-- Aim --
In this exercise, return only the lines that run from the line with "325, 284, 345)?" to the end of the entries below, both included. Pictures are not copied.

Spatial relationship records

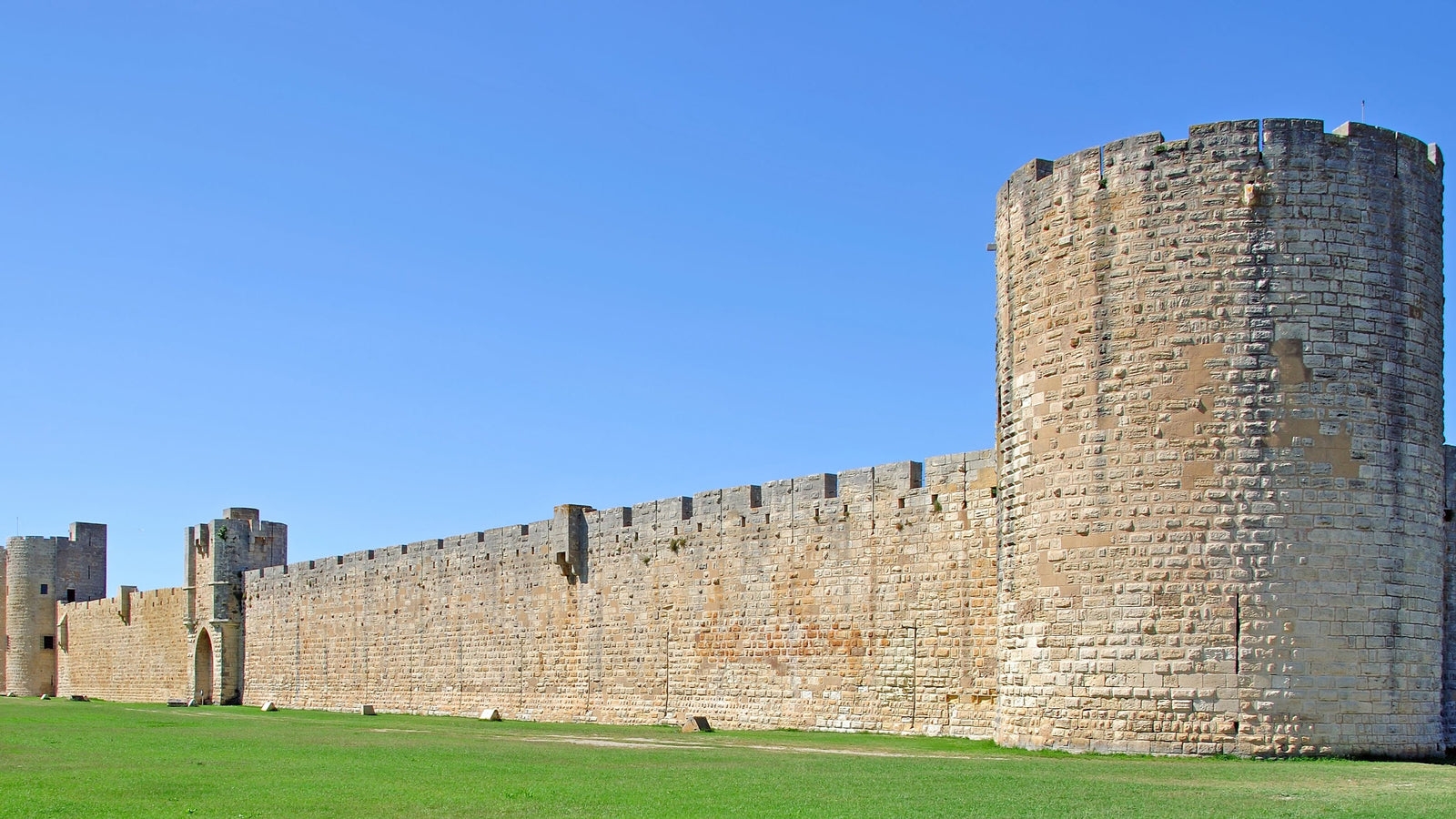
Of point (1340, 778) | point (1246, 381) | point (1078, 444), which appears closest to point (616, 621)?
point (1078, 444)

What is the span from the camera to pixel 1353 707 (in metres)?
14.2

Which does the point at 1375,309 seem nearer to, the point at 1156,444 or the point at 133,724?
the point at 1156,444

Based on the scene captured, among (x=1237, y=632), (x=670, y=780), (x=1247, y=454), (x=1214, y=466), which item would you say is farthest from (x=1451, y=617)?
(x=670, y=780)

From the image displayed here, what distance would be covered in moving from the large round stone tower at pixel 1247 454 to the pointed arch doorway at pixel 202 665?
3011 cm

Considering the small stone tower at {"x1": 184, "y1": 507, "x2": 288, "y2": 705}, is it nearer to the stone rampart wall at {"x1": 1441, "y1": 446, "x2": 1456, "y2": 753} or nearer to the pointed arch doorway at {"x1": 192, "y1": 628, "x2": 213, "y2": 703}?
the pointed arch doorway at {"x1": 192, "y1": 628, "x2": 213, "y2": 703}

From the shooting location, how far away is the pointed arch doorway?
4016 cm

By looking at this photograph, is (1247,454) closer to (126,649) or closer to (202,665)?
(202,665)

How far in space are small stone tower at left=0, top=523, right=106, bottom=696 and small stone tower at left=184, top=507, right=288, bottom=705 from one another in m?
14.6

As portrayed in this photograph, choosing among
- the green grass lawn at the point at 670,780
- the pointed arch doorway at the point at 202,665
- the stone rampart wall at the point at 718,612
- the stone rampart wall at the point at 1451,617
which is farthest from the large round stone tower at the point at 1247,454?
the pointed arch doorway at the point at 202,665

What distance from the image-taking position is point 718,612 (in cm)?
2264

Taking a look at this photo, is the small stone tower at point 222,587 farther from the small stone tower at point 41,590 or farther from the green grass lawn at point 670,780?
the green grass lawn at point 670,780

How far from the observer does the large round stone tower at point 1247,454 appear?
14281mm

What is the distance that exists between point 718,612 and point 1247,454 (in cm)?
1001

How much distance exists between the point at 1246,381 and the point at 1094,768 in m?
4.17
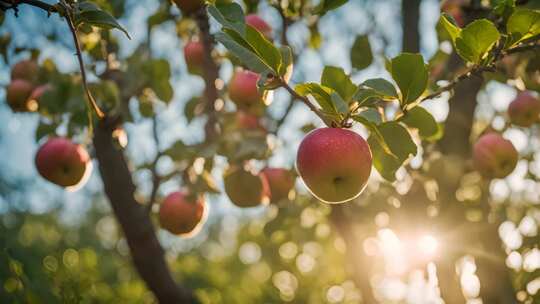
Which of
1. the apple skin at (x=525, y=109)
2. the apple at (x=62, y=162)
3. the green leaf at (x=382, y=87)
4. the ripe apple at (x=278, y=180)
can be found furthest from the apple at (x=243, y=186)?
the apple skin at (x=525, y=109)

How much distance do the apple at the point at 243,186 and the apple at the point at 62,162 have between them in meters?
0.61

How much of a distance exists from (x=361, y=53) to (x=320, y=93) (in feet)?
2.41

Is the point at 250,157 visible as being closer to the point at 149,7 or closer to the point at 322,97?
the point at 322,97

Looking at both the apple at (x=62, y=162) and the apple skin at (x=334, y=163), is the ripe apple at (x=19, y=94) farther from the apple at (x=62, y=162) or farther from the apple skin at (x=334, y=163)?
the apple skin at (x=334, y=163)

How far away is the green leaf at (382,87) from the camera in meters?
1.20

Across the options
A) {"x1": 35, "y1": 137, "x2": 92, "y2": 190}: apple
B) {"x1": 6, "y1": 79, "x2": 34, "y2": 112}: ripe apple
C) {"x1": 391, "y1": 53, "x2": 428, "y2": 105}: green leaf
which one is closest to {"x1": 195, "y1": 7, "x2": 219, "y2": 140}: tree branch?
{"x1": 35, "y1": 137, "x2": 92, "y2": 190}: apple

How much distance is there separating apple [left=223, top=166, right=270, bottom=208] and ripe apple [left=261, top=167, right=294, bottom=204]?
0.46 ft

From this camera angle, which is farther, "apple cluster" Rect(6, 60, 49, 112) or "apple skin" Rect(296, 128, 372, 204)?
"apple cluster" Rect(6, 60, 49, 112)

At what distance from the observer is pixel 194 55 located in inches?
87.6

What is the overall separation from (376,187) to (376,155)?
1.13 m

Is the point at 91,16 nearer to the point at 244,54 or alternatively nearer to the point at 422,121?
the point at 244,54

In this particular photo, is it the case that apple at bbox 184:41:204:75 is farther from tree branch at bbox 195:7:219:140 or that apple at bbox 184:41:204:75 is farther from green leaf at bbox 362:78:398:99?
green leaf at bbox 362:78:398:99

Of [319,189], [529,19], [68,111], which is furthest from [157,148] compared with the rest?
[529,19]

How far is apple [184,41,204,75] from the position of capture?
2.22m
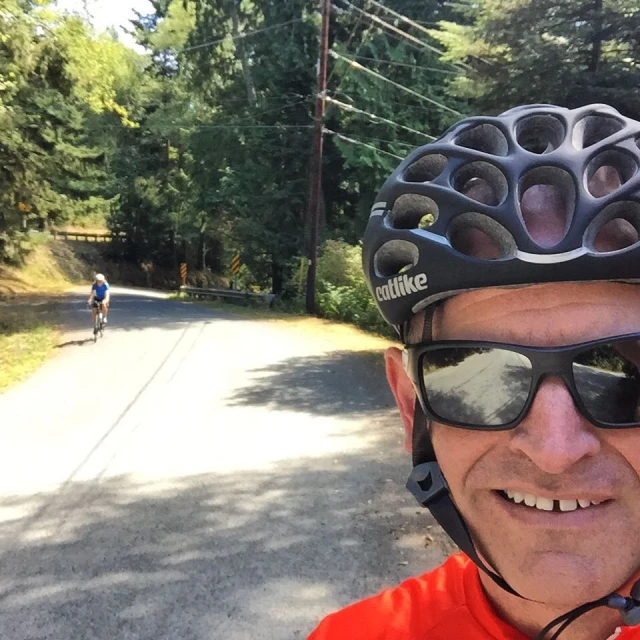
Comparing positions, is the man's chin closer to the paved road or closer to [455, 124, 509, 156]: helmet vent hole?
[455, 124, 509, 156]: helmet vent hole

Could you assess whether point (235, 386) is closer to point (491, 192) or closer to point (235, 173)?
point (491, 192)

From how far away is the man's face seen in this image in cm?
124

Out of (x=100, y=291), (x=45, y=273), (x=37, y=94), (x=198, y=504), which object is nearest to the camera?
(x=198, y=504)

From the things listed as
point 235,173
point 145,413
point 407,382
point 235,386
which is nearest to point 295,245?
point 235,173

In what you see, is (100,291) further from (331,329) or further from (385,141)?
(385,141)

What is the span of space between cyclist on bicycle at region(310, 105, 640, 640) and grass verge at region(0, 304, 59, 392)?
1014cm

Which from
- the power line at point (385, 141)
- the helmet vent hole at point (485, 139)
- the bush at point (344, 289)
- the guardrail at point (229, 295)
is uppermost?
the power line at point (385, 141)

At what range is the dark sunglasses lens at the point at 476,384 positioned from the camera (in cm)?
133

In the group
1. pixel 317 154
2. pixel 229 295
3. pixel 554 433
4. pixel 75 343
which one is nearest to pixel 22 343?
pixel 75 343

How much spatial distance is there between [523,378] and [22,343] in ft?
48.9

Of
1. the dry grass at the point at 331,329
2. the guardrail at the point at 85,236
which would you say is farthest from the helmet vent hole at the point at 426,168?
the guardrail at the point at 85,236

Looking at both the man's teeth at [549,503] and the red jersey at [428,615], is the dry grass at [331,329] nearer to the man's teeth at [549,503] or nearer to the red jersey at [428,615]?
the red jersey at [428,615]

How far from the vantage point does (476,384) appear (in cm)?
139

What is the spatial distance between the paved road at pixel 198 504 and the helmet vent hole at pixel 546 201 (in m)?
3.07
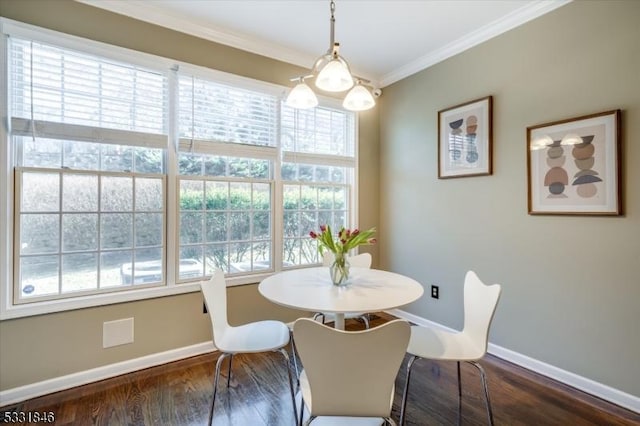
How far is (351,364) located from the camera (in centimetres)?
109

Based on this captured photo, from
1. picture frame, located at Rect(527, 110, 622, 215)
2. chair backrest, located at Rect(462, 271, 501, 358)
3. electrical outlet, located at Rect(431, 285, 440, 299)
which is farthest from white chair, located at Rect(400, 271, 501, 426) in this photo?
electrical outlet, located at Rect(431, 285, 440, 299)

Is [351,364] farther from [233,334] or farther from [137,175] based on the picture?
[137,175]

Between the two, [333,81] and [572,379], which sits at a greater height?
[333,81]

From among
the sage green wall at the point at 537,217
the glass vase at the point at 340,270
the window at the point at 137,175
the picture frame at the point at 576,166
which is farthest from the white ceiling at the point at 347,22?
the glass vase at the point at 340,270

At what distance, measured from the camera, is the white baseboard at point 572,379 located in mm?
1916

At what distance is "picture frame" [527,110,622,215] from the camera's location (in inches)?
77.6

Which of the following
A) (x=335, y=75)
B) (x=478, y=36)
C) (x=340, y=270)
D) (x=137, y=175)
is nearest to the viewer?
(x=335, y=75)

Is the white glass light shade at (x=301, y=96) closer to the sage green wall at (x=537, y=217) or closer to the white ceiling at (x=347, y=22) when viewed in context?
the white ceiling at (x=347, y=22)

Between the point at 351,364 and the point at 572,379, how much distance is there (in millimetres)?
2054

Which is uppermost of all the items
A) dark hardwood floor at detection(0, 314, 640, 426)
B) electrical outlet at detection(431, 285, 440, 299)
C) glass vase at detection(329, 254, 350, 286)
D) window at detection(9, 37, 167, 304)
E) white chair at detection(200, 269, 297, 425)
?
window at detection(9, 37, 167, 304)

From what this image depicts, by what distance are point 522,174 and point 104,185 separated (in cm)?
320

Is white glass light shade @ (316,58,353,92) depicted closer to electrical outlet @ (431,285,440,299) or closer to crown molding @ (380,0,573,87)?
crown molding @ (380,0,573,87)

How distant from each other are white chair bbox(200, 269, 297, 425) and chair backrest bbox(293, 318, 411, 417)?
59 cm

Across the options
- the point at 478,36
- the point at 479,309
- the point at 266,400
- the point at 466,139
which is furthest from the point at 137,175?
the point at 478,36
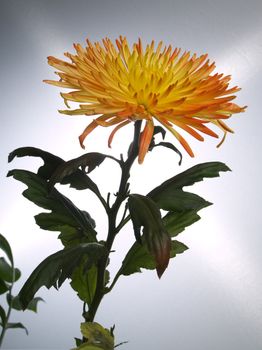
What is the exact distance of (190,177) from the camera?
0.45m

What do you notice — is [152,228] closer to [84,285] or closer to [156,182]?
[84,285]

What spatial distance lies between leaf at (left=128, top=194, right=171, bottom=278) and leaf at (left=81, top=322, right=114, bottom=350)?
10 centimetres

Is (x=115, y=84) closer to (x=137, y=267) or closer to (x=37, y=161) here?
(x=137, y=267)

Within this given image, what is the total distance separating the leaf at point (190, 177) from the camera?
17.6 inches

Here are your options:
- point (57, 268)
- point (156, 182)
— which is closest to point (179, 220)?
point (57, 268)

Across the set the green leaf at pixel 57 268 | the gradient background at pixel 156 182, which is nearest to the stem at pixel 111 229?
the green leaf at pixel 57 268

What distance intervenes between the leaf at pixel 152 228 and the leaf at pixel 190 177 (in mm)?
52

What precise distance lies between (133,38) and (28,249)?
2.20 ft

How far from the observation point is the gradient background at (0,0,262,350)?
114cm

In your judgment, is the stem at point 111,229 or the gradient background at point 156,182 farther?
the gradient background at point 156,182

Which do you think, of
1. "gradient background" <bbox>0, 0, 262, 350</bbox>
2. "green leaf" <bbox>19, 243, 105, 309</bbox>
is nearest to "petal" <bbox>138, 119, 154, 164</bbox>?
"green leaf" <bbox>19, 243, 105, 309</bbox>

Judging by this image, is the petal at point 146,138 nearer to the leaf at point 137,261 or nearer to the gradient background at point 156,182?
the leaf at point 137,261

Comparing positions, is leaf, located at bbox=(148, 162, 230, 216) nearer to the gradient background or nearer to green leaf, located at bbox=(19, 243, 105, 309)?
green leaf, located at bbox=(19, 243, 105, 309)

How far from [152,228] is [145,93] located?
119mm
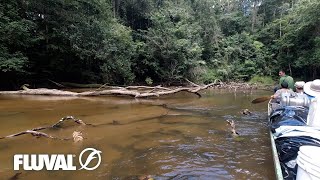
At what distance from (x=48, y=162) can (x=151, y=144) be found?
2.08m

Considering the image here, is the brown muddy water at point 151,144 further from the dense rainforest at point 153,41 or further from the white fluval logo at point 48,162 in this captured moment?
the dense rainforest at point 153,41

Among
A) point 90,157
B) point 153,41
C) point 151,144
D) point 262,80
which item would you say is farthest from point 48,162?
point 262,80

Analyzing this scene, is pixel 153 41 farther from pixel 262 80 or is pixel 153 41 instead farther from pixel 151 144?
pixel 151 144

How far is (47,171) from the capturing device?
4344 mm

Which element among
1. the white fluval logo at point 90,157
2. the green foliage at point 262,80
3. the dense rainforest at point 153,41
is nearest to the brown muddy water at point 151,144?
the white fluval logo at point 90,157

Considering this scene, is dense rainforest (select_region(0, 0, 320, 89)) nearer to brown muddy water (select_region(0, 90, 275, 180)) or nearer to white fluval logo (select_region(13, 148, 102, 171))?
brown muddy water (select_region(0, 90, 275, 180))

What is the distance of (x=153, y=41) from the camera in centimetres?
2325

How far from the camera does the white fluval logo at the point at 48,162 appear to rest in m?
4.54

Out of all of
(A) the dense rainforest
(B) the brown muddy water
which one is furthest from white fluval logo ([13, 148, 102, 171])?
(A) the dense rainforest

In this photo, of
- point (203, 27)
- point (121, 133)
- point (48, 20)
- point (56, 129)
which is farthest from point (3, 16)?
point (203, 27)

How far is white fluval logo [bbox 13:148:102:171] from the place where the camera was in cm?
454

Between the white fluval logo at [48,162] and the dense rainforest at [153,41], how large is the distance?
10.5 m

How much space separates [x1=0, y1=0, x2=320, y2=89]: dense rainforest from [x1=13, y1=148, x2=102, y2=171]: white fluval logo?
415 inches

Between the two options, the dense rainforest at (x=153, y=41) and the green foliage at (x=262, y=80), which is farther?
the green foliage at (x=262, y=80)
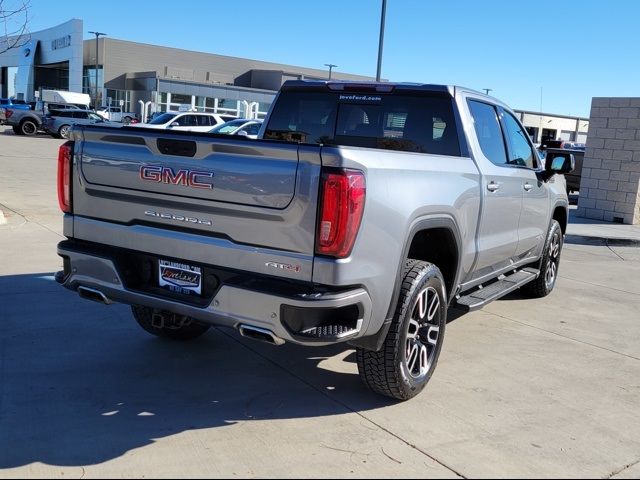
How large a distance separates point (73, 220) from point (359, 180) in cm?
195

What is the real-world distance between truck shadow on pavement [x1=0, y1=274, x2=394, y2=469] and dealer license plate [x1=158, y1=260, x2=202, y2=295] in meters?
0.76

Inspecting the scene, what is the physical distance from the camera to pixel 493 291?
530 cm

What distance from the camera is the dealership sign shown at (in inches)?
2635

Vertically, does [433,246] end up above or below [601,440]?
above

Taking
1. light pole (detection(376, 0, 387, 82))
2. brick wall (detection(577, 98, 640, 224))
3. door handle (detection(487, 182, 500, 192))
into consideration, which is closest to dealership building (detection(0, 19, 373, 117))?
light pole (detection(376, 0, 387, 82))

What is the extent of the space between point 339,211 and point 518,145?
3430 mm

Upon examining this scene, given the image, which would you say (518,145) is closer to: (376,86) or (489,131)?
(489,131)

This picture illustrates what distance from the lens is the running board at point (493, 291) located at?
4.68 m

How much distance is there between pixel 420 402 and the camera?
4152 mm

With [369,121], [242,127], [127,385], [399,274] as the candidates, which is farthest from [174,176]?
[242,127]

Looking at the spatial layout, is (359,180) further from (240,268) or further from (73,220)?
(73,220)

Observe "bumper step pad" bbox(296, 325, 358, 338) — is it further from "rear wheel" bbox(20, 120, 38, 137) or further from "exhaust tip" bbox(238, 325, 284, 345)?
"rear wheel" bbox(20, 120, 38, 137)

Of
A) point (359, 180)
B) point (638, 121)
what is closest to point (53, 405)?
point (359, 180)

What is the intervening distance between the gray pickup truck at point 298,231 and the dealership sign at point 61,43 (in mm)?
70016
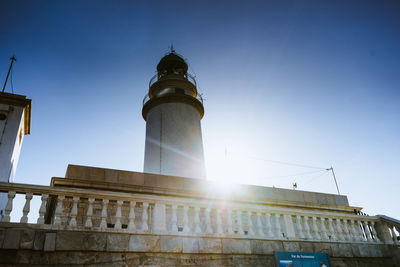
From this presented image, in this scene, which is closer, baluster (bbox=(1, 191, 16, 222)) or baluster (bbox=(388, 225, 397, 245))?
baluster (bbox=(1, 191, 16, 222))

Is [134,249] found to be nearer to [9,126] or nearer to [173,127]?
[9,126]

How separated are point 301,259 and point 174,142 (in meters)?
8.63

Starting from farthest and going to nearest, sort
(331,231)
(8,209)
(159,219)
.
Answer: (331,231) < (159,219) < (8,209)

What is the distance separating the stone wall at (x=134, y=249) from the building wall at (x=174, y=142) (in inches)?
279

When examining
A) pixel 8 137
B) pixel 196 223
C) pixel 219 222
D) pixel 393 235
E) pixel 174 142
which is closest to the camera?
pixel 196 223

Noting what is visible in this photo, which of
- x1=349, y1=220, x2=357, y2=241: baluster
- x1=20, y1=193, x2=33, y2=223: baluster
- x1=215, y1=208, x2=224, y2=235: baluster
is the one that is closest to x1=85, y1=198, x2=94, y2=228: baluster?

-- Exercise output --
Observe "bumper step pad" bbox(296, 325, 358, 338) — is it further from "rear wheel" bbox(20, 120, 38, 137) or further from "exhaust tip" bbox(238, 325, 284, 345)?
"rear wheel" bbox(20, 120, 38, 137)

Of
A) point (359, 180)
B) point (638, 121)
what is closest to point (53, 405)?
point (359, 180)

What is the intervening distance between the gray pickup truck at point 298,231 and the dealership sign at point 61,43 (in mm)?
70016
From this presented image, in this scene, which is closer, baluster (bbox=(1, 191, 16, 222)) or baluster (bbox=(388, 225, 397, 245))?
baluster (bbox=(1, 191, 16, 222))

Is [134,249] found to be nearer to [9,126] or nearer to [173,127]?
[9,126]

How separated are point 301,259 and point 174,142 (in meters)?
8.63

Starting from farthest and going to nearest, sort
(331,231)
(8,209)
(159,219)
.
Answer: (331,231) < (159,219) < (8,209)

What is the distance separating the stone wall at (x=134, y=249) from the building wall at (x=174, y=142) (in inches)?
279

When examining
A) pixel 8 137
B) pixel 196 223
C) pixel 219 222
D) pixel 393 235
E) pixel 174 142
which is closest to the camera?
pixel 196 223

Noting what is visible in this photo, which of
- x1=349, y1=220, x2=357, y2=241: baluster
- x1=20, y1=193, x2=33, y2=223: baluster
- x1=215, y1=208, x2=224, y2=235: baluster
is the one that is closest to x1=85, y1=198, x2=94, y2=228: baluster?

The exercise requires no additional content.